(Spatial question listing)
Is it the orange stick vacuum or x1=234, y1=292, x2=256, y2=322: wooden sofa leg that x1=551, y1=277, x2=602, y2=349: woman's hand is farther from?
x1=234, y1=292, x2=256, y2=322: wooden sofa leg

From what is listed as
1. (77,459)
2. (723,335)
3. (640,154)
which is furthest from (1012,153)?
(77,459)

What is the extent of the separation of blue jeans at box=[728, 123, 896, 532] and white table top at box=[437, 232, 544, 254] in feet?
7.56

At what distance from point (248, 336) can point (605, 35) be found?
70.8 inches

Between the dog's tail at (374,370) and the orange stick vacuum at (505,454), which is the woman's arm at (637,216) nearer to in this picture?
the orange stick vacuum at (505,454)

---

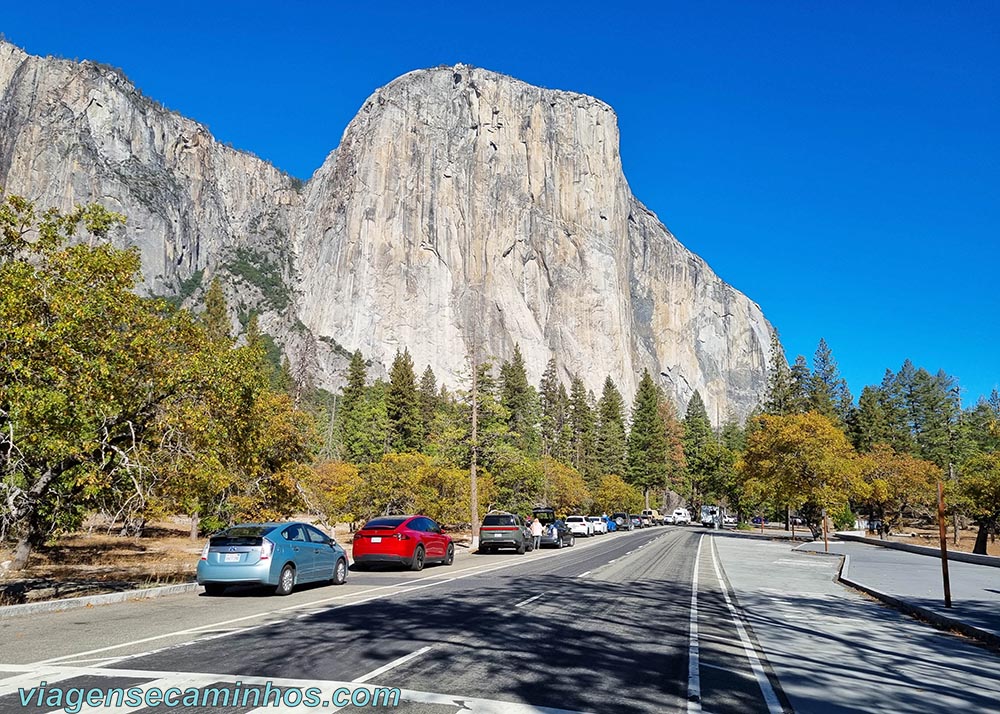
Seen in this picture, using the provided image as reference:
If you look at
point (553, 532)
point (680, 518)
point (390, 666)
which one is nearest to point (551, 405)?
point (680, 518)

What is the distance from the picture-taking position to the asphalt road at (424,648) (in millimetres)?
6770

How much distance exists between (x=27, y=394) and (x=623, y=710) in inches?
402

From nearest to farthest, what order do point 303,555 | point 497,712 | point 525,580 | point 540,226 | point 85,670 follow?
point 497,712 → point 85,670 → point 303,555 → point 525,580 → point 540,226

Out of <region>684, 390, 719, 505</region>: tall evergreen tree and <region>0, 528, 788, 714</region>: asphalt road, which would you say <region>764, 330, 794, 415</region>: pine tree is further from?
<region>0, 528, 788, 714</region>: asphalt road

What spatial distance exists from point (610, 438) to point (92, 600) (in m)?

* * *

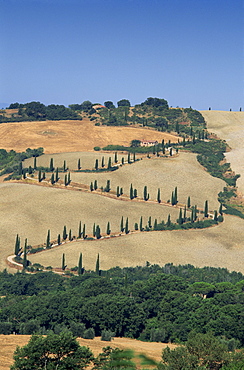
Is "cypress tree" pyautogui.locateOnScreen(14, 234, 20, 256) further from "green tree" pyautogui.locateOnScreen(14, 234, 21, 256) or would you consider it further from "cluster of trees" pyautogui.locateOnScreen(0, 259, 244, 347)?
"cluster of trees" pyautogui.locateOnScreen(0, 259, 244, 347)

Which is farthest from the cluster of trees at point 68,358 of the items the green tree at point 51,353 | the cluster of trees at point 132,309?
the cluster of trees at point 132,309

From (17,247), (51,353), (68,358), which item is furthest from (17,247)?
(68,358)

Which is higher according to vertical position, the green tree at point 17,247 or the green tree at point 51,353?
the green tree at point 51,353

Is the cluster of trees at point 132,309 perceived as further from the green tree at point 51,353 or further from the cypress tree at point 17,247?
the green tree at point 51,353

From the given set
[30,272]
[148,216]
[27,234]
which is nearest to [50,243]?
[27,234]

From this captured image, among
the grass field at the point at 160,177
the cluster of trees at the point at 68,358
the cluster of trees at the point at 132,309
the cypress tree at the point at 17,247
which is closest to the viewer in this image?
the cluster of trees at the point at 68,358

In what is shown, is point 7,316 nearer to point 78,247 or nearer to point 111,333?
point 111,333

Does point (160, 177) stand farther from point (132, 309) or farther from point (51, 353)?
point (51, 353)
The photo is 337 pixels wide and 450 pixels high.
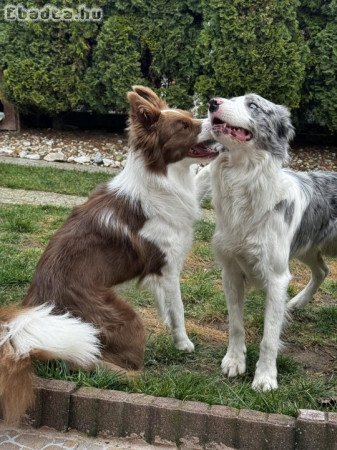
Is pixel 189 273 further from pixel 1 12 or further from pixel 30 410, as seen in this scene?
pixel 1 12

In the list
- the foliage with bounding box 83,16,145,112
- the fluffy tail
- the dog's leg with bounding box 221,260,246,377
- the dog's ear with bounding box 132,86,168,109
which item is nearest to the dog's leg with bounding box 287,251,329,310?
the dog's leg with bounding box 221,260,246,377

WHAT IS EXPECTED: Extract every line of the listing that contains the string "nearer". Matching is case-sensitive.

RESULT OF THE TASK:
Between the dog's tail at (374,370) and the orange stick vacuum at (505,454), which is the woman's arm at (637,216) nearer to in this picture?
In what is shown, is point 7,316 nearer to point 78,247 or nearer to point 111,333?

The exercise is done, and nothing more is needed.